▶ [Text shown]

########################################

Your obsession with audio quality has probably led you to various audiophile-oriented internet forums (head-fi.org) seeking out information about what headset/headphone + mic setup would be optimal. By and large most forums will point you away from "gamer" oriented headsets, deriding them for their poor return on value on sound quality, instead recommending increasingly audiophile-oriented (read: expensive) headphones that do not come with built-in mics. Thus begins the search for a separate microphone that will allow you to use your headphones without losing the quality/convenience you are used to with a headset.

This is where a product like the Olympus ME-52W may have come to your attention -- the other more common choices for those with headphones are probably: the Zalman ZM-MIC1, the AntLion ModMic, Logitech USB desk mic and a gaming headset.
ZALMAN ZM-MIC1:I passed on the Zalman mainly because I was worried that its omni-directional microphone would pick up the sound from my mechanical keyboard, also the thin wire did not look terribly durable, a concern when I tend to snag my wires on various objects at an alarming rate.
ANTLION MODMIC: For the AntLion ModMic, the price at $40 was prohibitive for a microphone simply intended for talking to my friends on skype or guild on ventrilo. My headphones of choice are only the lowly $30 Superlux HD 681 (which are quite excellent for the price) so I flinched at the thought of paying more than that for a mic.
DESK MIC: With a desk microphone, I liked the idea of avoiding another wire around my neck with a desk mic but I was too concerned with the sound quality of the microphone if I leaned back into my chair and also the sound coming from my aforementioned mechanical keyboard on the same desk.

########################################

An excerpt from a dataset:
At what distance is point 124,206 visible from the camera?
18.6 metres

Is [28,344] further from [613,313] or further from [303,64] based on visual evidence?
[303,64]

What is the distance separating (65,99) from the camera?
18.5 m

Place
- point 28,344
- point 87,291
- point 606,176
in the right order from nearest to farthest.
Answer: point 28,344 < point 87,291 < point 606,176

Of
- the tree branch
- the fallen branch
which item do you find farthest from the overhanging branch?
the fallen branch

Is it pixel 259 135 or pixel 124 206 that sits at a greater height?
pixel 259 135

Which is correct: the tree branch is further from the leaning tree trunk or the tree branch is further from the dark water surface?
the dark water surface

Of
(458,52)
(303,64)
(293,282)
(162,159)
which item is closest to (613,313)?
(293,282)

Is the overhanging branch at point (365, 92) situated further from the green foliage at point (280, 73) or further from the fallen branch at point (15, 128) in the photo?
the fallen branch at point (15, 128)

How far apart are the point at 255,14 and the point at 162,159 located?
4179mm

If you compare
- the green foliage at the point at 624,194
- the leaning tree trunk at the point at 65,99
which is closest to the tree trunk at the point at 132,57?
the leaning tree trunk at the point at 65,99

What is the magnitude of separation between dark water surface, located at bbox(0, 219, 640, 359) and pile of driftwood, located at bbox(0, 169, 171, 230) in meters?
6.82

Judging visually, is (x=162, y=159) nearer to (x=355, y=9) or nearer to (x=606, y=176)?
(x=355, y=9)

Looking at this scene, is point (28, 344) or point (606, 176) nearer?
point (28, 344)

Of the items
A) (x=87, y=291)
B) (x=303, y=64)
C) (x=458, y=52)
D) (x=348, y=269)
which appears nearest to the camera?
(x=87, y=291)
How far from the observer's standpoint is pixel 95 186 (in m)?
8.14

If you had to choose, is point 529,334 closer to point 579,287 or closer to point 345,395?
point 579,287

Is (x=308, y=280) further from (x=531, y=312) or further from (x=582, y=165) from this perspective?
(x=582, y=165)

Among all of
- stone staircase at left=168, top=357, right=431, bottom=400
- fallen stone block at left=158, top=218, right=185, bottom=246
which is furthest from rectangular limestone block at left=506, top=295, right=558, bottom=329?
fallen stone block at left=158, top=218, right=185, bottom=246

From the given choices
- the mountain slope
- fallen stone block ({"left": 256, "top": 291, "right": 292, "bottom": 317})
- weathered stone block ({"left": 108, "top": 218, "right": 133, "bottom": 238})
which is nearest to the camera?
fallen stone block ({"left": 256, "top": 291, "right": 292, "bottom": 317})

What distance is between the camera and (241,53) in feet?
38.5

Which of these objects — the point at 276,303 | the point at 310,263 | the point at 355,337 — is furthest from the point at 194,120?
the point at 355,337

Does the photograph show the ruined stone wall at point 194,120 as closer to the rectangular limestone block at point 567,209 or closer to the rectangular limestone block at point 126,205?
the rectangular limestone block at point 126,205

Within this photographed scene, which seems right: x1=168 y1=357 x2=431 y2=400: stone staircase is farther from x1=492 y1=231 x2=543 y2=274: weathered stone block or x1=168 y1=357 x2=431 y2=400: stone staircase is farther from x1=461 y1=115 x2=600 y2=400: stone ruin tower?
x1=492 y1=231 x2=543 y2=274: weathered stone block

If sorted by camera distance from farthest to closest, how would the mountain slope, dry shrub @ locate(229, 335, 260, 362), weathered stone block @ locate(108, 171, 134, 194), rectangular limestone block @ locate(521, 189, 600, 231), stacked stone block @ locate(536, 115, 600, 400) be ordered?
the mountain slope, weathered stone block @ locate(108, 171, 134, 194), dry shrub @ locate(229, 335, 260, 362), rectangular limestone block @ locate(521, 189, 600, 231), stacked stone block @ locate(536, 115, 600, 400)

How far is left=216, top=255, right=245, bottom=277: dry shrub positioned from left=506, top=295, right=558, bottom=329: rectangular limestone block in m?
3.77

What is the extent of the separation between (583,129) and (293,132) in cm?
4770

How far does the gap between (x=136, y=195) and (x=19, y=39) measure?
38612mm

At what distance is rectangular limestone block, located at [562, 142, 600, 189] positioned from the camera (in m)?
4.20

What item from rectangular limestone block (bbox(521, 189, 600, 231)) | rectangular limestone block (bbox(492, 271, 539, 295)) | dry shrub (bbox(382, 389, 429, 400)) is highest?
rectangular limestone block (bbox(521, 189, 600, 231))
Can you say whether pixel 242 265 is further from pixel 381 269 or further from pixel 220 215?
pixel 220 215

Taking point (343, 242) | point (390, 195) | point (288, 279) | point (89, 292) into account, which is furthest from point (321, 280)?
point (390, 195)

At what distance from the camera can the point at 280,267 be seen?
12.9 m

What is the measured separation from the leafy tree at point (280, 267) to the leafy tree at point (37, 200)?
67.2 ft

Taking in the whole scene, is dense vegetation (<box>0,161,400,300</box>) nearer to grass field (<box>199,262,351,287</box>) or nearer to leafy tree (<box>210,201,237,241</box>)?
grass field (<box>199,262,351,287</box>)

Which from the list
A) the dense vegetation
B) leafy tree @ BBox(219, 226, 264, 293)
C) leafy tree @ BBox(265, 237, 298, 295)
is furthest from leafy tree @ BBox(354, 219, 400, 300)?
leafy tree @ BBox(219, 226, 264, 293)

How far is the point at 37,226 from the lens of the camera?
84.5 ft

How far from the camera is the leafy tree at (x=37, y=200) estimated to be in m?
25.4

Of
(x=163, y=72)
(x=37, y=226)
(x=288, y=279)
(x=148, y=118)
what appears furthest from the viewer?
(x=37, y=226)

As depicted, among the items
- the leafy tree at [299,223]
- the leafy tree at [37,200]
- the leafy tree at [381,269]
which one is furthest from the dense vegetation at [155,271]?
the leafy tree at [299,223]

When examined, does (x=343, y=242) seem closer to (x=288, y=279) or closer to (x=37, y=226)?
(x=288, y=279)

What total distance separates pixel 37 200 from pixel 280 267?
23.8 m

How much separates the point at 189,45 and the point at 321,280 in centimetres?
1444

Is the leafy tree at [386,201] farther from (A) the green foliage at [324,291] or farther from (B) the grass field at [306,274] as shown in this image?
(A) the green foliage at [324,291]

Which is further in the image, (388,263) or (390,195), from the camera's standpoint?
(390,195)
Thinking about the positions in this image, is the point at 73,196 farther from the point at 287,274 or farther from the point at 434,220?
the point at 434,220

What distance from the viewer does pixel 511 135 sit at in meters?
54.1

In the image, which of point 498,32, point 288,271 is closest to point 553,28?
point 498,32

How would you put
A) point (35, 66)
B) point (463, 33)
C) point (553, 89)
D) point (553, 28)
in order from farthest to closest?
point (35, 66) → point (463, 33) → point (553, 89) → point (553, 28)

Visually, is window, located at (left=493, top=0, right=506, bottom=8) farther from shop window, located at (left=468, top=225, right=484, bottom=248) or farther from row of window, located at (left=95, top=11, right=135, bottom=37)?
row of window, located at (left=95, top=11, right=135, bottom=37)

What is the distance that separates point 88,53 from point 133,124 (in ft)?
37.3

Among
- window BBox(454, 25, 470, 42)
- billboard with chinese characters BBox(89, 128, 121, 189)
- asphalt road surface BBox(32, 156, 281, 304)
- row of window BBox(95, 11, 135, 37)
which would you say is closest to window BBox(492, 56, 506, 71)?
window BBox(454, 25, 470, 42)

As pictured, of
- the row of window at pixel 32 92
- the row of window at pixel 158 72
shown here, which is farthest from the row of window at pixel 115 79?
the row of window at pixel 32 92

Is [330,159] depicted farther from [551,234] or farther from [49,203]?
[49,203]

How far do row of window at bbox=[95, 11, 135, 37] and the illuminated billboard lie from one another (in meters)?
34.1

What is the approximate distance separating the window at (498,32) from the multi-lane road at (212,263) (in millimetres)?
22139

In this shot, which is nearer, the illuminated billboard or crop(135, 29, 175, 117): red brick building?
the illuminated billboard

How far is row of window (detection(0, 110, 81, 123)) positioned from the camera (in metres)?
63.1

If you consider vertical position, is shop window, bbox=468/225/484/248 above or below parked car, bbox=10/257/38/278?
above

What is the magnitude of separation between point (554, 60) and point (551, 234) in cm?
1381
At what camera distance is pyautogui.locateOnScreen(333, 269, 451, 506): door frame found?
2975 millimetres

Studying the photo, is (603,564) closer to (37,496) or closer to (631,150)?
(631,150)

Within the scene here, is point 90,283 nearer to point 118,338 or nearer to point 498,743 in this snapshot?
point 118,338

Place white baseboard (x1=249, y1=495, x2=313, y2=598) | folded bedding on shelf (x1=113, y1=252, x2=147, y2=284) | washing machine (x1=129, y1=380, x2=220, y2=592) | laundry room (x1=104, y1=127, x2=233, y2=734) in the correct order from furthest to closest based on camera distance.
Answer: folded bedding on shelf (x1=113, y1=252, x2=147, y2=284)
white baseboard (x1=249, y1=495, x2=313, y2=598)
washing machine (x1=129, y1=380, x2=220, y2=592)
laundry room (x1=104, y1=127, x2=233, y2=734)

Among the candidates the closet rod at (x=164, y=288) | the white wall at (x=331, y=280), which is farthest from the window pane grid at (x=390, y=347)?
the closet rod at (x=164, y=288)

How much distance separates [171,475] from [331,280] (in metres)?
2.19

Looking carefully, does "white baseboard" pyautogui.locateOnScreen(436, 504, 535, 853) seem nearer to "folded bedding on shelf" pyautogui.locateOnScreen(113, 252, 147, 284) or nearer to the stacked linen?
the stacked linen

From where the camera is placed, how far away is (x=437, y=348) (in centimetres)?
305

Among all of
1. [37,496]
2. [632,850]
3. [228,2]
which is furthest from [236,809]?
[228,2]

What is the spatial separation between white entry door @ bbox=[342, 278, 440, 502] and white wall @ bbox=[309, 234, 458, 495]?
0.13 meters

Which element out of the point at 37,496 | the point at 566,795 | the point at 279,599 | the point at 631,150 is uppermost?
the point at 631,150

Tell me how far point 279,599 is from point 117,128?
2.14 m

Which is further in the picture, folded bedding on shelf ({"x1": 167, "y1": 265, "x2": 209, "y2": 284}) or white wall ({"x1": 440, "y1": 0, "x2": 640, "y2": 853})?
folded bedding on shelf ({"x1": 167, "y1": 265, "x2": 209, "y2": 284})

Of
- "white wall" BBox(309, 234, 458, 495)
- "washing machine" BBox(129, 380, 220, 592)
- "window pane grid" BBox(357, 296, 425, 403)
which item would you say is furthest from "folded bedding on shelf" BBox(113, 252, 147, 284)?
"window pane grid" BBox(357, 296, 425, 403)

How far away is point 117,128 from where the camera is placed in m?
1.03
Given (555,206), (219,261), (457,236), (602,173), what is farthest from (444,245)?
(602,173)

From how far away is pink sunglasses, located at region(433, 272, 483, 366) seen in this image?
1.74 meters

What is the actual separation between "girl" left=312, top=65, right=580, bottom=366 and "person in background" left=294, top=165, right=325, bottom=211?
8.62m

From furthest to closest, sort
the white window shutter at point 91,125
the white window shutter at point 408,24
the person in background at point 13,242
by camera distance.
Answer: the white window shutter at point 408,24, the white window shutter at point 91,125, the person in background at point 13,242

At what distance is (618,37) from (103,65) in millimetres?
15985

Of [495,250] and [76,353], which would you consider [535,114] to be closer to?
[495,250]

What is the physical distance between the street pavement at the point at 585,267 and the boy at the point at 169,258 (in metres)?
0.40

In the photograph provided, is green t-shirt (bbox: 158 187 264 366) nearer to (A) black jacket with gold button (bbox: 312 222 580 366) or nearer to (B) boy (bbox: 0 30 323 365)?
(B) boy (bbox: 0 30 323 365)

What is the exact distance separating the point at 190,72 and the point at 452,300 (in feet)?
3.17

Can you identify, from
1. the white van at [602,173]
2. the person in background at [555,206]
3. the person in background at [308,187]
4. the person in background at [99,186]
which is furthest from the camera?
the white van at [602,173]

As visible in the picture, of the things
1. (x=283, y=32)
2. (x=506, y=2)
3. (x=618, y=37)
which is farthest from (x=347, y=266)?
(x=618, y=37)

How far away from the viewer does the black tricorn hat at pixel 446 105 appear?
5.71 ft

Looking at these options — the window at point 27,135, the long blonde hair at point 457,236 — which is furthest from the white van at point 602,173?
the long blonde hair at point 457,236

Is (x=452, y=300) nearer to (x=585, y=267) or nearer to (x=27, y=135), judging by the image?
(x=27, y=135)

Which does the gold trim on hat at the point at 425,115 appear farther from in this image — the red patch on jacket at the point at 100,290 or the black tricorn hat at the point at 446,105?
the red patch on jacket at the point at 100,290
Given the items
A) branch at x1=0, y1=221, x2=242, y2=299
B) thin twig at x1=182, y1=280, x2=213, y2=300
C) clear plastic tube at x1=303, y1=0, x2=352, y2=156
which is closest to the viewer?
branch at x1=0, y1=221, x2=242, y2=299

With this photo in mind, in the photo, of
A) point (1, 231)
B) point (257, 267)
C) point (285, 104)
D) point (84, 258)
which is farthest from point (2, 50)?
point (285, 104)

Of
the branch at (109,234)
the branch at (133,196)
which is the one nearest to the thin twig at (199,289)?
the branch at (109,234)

########################################

From the headphone microphone review, pull out the passage starting with "ZALMAN ZM-MIC1:I passed" and going on through "that for a mic.", word for word.

ZALMAN ZM-MIC1:I passed on the Zalman mainly because I was worried that its omni-directional microphone would pick up the sound from my mechanical keyboard, also the thin wire did not look terribly durable, a concern when I tend to snag my wires on various objects at an alarming rate.
ANTLION MODMIC: For the AntLion ModMic, the price at $40 was prohibitive for a microphone simply intended for talking to my friends on skype or guild on ventrilo. My headphones of choice are only the lowly $30 Superlux HD 681 (which are quite excellent for the price) so I flinched at the thought of paying more than that for a mic.